Celui qui est le directeur de la communication de l'UMP lors de la campagne présidentielle écope de trois ans de prison dont deux avec sursis.

  • Sébastien Borivent, deux ans avec sursis

L'ancien directeur adjoint de Bygmalion est condamné à deux ans de prison avec sursis et à 100.00 euros d'amende. Il est reconnu coupable de complicité de faux, d’usage de faux, d’escroquerie et de financement illégal de campagne électorale.

  • Philippe Blanchetier, 18 mois de prison ferme

L'ancien trésorier Philippe Blanchetier est condamné à trois ans de prison dont 18 mois avec sursis, et à 60 000 euros d'amende. Il a interdiction d'exercer sa profession d'avocat pour deux ans.

  • Pierre Godet, 18 mois de prison ferme

L'ancien expert-comptable Pierre Godet est condamné à trois ans de prison dont 18 mois avec sursis. Il a interdiction d'exercer une activité d'expertise comptable pendant deux ans. 

  • Marc Leblanc, 18 mois de prison ferme

Comme Pierre Godet, Marc Leblanc est expert-comptable au cabinet Akelys. Il est également condamné à trois ans de prison dont 18 mois de sursis, ainsi qu'à 60 000 euros d'amende.
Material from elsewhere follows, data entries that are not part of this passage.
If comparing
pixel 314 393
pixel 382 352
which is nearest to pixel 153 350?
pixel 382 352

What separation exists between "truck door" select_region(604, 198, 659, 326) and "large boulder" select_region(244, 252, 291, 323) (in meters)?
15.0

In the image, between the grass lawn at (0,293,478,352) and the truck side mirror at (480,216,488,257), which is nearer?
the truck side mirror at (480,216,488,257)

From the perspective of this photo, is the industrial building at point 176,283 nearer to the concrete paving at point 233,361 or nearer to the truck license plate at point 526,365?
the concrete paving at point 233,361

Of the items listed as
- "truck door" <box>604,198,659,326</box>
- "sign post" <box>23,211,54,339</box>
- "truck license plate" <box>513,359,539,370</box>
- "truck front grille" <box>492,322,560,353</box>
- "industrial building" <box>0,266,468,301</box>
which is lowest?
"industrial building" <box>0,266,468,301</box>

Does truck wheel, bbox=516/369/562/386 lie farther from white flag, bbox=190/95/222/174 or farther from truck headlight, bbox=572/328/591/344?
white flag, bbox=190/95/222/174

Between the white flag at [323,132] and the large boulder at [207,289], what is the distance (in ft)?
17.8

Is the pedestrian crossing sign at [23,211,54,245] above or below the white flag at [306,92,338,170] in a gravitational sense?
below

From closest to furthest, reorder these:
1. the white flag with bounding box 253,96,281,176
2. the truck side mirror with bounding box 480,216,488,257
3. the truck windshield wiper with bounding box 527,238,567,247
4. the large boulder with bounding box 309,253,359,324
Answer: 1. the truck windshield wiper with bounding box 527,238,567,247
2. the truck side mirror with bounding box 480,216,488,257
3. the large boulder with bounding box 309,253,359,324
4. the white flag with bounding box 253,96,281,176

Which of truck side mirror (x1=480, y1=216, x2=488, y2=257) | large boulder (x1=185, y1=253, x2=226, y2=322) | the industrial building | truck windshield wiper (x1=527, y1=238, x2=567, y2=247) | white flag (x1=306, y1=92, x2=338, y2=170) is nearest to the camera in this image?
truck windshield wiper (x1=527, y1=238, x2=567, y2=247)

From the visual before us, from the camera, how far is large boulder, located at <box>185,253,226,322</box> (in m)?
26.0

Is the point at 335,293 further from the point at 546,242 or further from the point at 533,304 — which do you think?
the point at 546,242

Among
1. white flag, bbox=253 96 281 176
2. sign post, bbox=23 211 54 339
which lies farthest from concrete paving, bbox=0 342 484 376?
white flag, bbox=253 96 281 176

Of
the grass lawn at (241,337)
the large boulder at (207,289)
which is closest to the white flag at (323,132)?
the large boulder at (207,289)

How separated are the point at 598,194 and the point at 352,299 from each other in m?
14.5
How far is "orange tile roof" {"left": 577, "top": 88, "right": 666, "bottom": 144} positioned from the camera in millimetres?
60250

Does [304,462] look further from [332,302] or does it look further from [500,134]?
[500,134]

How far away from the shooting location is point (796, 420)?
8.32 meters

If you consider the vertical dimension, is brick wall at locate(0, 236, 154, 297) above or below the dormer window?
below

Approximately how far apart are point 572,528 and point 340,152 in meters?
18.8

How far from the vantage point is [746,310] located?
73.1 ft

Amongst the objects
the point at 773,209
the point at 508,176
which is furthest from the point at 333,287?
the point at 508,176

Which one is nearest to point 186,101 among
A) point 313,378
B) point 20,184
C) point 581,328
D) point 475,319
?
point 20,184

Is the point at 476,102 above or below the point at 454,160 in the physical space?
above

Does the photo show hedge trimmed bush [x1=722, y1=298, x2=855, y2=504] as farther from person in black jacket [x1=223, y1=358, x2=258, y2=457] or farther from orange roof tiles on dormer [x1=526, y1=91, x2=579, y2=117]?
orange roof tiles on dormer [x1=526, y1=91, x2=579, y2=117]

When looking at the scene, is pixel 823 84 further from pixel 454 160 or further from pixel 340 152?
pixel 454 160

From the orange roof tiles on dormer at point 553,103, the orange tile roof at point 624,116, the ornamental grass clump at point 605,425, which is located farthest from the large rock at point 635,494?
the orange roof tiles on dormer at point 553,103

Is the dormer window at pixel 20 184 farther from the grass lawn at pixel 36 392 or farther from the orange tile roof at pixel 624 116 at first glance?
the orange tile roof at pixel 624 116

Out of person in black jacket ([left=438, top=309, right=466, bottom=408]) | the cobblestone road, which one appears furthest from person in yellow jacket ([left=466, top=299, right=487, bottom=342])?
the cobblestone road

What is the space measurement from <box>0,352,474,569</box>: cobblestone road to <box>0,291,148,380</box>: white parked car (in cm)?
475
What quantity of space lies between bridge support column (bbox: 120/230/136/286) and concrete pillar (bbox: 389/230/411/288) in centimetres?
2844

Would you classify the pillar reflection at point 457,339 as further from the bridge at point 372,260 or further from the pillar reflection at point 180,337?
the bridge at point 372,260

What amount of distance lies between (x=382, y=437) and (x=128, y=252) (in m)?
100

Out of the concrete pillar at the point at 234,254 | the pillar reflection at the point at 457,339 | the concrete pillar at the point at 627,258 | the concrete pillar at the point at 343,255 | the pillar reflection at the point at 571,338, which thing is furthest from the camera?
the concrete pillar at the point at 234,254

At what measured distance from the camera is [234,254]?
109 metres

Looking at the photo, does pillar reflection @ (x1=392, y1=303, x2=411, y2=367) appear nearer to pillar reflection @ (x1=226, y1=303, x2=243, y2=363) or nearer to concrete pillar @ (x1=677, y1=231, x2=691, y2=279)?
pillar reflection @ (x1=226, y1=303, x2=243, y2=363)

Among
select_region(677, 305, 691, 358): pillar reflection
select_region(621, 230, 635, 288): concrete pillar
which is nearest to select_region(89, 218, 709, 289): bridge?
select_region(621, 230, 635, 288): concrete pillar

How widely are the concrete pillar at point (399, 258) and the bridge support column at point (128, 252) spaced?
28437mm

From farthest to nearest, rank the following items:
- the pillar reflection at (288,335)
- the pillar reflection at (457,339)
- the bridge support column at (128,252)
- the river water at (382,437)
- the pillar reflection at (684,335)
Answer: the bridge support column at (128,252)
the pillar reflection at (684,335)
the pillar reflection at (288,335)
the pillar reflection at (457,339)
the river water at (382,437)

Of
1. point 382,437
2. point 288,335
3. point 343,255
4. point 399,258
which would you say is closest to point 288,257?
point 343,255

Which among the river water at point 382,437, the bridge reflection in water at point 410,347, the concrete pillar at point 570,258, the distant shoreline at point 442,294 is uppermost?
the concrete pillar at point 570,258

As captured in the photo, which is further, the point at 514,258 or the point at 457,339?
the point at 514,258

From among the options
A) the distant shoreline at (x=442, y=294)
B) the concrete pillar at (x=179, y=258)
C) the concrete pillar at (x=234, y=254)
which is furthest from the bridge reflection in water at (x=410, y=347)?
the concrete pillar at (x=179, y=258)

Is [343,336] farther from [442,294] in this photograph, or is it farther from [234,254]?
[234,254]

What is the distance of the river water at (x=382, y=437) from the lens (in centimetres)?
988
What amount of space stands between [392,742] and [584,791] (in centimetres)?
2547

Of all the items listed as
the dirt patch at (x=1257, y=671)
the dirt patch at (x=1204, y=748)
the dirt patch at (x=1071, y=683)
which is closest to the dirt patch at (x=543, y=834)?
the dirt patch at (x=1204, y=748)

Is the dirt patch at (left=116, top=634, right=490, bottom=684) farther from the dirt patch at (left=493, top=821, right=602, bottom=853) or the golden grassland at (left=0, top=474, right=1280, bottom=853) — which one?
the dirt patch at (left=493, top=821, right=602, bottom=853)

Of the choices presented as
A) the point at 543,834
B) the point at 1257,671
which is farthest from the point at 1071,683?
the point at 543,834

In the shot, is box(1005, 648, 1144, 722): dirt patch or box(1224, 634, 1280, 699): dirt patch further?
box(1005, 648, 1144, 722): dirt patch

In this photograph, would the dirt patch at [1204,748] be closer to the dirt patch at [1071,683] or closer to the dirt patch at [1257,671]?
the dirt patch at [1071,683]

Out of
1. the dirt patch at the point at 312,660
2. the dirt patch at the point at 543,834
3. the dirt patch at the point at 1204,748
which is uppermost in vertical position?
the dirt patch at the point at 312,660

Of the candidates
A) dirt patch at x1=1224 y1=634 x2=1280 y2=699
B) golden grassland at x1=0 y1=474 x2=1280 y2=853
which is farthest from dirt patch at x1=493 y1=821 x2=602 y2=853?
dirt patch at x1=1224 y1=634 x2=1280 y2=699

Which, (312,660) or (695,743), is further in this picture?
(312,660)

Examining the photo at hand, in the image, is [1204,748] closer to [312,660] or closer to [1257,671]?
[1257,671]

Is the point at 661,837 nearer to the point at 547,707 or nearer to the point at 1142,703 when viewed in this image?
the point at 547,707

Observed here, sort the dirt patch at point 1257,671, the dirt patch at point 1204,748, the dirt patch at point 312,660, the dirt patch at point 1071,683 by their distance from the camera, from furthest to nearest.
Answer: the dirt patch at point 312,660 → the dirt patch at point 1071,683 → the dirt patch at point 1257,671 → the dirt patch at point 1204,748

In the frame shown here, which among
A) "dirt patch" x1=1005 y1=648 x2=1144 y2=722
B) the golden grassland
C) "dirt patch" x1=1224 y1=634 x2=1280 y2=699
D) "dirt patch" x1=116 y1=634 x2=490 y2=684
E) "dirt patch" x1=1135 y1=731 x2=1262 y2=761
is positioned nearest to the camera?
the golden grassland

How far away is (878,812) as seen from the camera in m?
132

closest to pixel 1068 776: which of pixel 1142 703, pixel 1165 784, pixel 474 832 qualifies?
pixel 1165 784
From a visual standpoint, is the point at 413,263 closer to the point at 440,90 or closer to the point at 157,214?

Six mois de prison ferme avait été requis contre Nicolas Sarkozy

Au cours du procès qui s'est tenu avant l'été, le parquet avait fustigé le "mépris des règles" de Nicolas Sarkozy, pendant la campagne pour sa réélection à la tête de l’État en 2012, et dénoncé un "candidat désinvolte", demandant "un meeting par jour", des "shows à l’américaine" et qui laissait filer les dépenses sans s’en préoccuper. Le parquet avait requis contre l'ancien président de la République 12 mois d'emprisonnement dont la moitié avec sursis. Soit la peine la plus lourde après celle requise à l'encontre de l'ancien patron de Bygmalion Bastien Millot (deux ans de prison dont un an assorti d'un sursis probatoire). Pour les douze autres prévenus, les peines réclamées par le ministère public allaient de 18 mois à 4 ans de prison avec sursis.

En mars, dans l'affaire dite "des écoutes", Nicolas Sarkozy était devenu le premier ancien président de la Ve République à être condamné à de la prison ferme - trois ans dont un ferme -, pour corruption et trafic d'influence. Il a fait appel.

L'ancien locataire de l'Élysée n'est pas venu au procès lié à ses comptes de campagne, hormis le jour de son interrogatoire par le tribunal.